— Source —
================
Furigana (振り仮名) is a Japanese reading aid, consisting of smaller kana or syllabic characters, printed next to a kanji (ideographic character) or other character to indicate its pronunciation. It is one type of ruby text. Furigana is also known as yomigana (読み仮名) or rubi (ルビ) in Japanese. In modern Japanese, it is mostly used to gloss rare kanji, to clarify rare, nonstandard or ambiguous kanji readings, or in children's or learners' materials. Before the post-World War II script reforms, it was more widespread.
Furigana is most often written in hiragana, though katakana, alphabet letters or other kanji can also be used in certain special cases. In vertical text, tategaki, the furigana is placed to the right of the line of text; in horizontal text, yokogaki, it is placed above the line of text, as illustrated below.
These examples spell the word kanji, which is made up of two kanji characters: 漢 (kan, written in hiragana as かん) and 字 (ji, written in hiragana as じ).
Furigana may be added by character, in which case the furigana characters that correspond to a kanji are centered over that kanji; or by word or phrase, in which case the entire furigana word is centered over several kanji characters, even if the kanji do not represent equal shares of the kana needed to write them. The latter method is more common, especially since some words in Japanese have unique pronunciations (jukujikun) that are not related to readings of any of the characters the word is written with.
================
Stored entries:
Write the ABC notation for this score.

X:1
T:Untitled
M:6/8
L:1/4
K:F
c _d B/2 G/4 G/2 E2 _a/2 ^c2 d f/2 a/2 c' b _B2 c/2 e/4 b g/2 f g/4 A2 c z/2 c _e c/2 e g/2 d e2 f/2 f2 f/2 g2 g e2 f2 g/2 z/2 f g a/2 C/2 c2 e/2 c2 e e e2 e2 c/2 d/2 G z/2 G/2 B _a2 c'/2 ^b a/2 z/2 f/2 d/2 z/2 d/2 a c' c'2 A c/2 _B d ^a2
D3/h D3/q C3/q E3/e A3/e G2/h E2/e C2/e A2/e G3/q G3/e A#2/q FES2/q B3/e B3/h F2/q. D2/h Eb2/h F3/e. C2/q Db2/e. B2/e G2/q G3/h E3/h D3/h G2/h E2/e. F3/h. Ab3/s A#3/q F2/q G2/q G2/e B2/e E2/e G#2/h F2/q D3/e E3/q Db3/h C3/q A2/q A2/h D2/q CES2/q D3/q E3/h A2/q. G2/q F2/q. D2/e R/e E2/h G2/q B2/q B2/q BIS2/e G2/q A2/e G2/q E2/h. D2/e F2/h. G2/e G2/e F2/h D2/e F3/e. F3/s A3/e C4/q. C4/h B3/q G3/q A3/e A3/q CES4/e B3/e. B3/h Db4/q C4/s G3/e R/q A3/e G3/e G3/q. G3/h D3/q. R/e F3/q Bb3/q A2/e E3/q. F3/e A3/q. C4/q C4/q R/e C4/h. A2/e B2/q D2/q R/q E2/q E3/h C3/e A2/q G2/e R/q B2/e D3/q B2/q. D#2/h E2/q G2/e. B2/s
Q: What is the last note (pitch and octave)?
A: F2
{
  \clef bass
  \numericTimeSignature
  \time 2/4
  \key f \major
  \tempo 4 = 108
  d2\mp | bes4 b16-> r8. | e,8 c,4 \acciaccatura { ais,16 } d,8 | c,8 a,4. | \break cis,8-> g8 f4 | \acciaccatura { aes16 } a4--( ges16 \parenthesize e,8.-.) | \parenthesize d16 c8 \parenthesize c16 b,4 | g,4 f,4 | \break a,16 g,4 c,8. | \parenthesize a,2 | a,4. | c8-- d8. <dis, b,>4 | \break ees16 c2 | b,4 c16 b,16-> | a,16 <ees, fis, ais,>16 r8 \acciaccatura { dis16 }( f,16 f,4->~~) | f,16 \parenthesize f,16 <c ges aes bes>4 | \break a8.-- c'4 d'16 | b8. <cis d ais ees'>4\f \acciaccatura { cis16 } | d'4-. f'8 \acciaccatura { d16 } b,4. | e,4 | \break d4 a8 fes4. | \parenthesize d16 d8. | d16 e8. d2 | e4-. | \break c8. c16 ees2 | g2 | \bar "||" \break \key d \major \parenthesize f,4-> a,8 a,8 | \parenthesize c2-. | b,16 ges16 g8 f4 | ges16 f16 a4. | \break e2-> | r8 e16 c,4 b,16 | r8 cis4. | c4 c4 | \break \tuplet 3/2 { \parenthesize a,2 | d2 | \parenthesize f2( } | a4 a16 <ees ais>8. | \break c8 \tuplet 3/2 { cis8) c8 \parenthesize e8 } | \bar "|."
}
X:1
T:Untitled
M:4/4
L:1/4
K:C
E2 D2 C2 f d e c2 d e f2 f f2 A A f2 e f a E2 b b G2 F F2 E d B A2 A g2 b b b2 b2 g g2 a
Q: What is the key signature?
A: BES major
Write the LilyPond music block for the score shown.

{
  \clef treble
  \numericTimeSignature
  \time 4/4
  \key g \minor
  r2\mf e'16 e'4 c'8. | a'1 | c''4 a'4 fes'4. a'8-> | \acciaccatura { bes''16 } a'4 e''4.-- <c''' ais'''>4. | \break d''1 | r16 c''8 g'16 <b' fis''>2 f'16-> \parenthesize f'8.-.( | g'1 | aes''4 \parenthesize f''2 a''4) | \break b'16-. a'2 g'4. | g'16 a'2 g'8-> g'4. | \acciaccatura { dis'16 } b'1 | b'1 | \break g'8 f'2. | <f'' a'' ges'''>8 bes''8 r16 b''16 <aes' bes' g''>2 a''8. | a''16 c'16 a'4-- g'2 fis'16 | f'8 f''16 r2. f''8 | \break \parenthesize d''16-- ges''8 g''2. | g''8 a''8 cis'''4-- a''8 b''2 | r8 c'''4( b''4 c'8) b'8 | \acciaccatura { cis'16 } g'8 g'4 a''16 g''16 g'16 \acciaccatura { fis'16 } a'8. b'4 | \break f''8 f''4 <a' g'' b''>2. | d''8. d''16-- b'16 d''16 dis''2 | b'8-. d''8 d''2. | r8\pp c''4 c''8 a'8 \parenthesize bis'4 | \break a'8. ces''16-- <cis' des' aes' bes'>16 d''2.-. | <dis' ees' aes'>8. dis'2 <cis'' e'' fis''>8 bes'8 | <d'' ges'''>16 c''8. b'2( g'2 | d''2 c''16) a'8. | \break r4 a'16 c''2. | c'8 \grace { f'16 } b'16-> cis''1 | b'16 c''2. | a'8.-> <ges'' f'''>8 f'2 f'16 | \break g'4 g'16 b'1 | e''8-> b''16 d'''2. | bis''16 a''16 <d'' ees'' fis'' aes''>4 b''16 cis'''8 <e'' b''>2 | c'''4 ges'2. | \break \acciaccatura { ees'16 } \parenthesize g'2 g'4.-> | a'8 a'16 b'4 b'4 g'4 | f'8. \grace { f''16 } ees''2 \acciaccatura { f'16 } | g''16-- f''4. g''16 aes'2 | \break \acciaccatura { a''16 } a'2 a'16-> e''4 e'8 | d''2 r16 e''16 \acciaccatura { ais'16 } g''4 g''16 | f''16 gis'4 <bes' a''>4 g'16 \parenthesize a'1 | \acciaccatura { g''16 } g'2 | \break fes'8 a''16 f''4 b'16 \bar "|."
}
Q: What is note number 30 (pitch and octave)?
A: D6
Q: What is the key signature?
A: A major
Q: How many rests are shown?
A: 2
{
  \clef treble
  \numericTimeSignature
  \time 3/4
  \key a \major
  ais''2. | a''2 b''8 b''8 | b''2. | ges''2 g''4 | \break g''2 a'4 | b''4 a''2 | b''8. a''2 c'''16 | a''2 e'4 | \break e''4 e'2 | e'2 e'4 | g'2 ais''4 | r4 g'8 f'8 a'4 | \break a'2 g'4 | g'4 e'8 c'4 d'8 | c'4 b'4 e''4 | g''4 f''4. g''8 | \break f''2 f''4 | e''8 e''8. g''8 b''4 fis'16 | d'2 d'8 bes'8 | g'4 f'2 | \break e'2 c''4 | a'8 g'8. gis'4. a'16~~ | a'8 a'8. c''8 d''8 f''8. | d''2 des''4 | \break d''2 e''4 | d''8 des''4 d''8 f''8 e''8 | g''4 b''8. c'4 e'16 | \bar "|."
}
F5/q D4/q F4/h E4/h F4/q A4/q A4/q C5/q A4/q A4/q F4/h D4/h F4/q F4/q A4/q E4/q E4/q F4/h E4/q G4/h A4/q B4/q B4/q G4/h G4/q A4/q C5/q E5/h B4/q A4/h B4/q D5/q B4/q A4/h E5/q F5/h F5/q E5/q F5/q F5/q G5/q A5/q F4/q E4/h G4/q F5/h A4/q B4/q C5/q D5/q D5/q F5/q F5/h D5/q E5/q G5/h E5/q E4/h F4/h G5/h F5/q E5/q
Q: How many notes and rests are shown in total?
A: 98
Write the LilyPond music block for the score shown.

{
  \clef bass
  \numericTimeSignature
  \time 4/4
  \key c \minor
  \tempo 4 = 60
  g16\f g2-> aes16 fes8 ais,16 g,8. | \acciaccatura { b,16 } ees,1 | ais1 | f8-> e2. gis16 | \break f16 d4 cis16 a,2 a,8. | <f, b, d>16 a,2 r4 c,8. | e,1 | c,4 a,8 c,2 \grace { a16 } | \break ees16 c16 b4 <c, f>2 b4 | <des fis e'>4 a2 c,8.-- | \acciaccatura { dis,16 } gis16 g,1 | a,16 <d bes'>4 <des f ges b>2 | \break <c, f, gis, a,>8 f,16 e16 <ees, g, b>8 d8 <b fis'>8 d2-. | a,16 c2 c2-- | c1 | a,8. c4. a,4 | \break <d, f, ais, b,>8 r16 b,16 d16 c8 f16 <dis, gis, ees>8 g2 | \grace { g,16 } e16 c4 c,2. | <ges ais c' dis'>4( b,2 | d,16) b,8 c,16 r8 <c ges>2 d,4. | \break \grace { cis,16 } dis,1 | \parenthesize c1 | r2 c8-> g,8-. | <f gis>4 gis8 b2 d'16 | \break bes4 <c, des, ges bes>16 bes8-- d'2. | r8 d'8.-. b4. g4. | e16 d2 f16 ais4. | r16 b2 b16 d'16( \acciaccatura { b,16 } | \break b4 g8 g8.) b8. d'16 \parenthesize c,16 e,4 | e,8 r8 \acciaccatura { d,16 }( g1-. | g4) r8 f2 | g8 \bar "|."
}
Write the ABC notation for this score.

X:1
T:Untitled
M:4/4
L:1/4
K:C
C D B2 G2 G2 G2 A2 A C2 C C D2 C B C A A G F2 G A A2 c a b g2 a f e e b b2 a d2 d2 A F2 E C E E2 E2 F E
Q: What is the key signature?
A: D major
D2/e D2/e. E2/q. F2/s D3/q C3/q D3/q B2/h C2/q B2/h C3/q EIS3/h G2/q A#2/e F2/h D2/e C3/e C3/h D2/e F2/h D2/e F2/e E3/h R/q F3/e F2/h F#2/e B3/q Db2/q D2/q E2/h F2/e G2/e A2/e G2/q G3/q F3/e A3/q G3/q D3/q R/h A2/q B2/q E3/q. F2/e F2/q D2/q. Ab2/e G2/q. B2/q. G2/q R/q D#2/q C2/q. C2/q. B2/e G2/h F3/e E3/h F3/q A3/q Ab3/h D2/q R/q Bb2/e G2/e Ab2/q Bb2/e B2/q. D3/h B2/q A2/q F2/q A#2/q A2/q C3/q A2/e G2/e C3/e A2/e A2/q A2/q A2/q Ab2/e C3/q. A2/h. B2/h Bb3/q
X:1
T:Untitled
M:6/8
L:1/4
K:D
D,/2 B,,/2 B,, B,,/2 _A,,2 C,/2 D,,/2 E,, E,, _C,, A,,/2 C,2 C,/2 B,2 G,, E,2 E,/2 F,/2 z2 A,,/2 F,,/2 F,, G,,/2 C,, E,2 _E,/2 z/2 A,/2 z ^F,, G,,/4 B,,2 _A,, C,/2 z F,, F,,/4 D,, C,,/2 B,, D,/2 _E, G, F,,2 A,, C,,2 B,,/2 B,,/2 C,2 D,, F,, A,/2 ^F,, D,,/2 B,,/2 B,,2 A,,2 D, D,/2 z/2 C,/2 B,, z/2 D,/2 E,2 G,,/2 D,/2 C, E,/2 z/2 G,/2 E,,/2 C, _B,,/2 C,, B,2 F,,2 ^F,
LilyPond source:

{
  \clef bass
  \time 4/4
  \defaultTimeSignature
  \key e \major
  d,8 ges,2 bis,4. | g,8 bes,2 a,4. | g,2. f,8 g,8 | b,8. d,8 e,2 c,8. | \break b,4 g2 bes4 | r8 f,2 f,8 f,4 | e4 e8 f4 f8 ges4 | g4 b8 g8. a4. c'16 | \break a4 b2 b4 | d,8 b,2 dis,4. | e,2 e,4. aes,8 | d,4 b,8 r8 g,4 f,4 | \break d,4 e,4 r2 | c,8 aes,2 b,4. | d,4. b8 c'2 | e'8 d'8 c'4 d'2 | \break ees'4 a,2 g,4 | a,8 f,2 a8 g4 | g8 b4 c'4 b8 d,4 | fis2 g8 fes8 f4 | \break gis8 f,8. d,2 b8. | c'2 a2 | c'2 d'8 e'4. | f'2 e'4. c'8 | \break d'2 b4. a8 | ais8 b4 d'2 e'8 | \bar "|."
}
================
— Requests —
[A] Turn the paragraph in the furigana text that begins "Furigana may be added by character" into a short bulleted list that keeps its main facts.
[B] Pick up the furigana text after its last sentence and write the next paragraph.
These records were taken from a different source than the text.

— Answers to each task —
[A]
- By character: the furigana for a kanji is centered over that kanji.
- By word or phrase: the whole furigana word is centered over several kanji, even when the kanji don't represent equal shares of the kana.
- The word-or-phrase method is more common, especially since some Japanese words have unique pronunciations (jukujikun) unrelated to the readings of the characters they are written with.

[B]
Furigana fonts are generally sized so that two kana characters fit naturally over one kanji; when more kana are required, this is resolved either by adjusting the furigana by using a condensed font (narrowing the kana), or by adjusting the kanji by intercharacter spacing (adding spaces around the kanji). In case an isolated kanji character has a long reading—for example 〜に携わる (where 携 reads たずさ, tazusa)—the furigana may instead spill over into the space next to the neighboring kana characters, without condensing or changing spacing. Three-kana readings are not uncommon, particularly due to yōon with a long vowel, such as ryō (りょう); five kana are required for kokorozashi (志、こころざし) and uketamawaru (承る、うけたまわる), the longest of any character in the Joyo kanji. Very long readings also occur for certain kanji or symbols which have a gairaigo reading; the word "centimeter" is generally written as "cm" (with two half-width characters, so occupying one space) and has the seven-kana reading センチメートル (senchimētoru) (it can also be written as the kanji 糎, though this is very rare); another common example is "%" (the percent sign), which has the five kana reading パーセント (pāsento). These cause severe spacing problems due to length and these words being used as units (hence closely associated to the preceding figure).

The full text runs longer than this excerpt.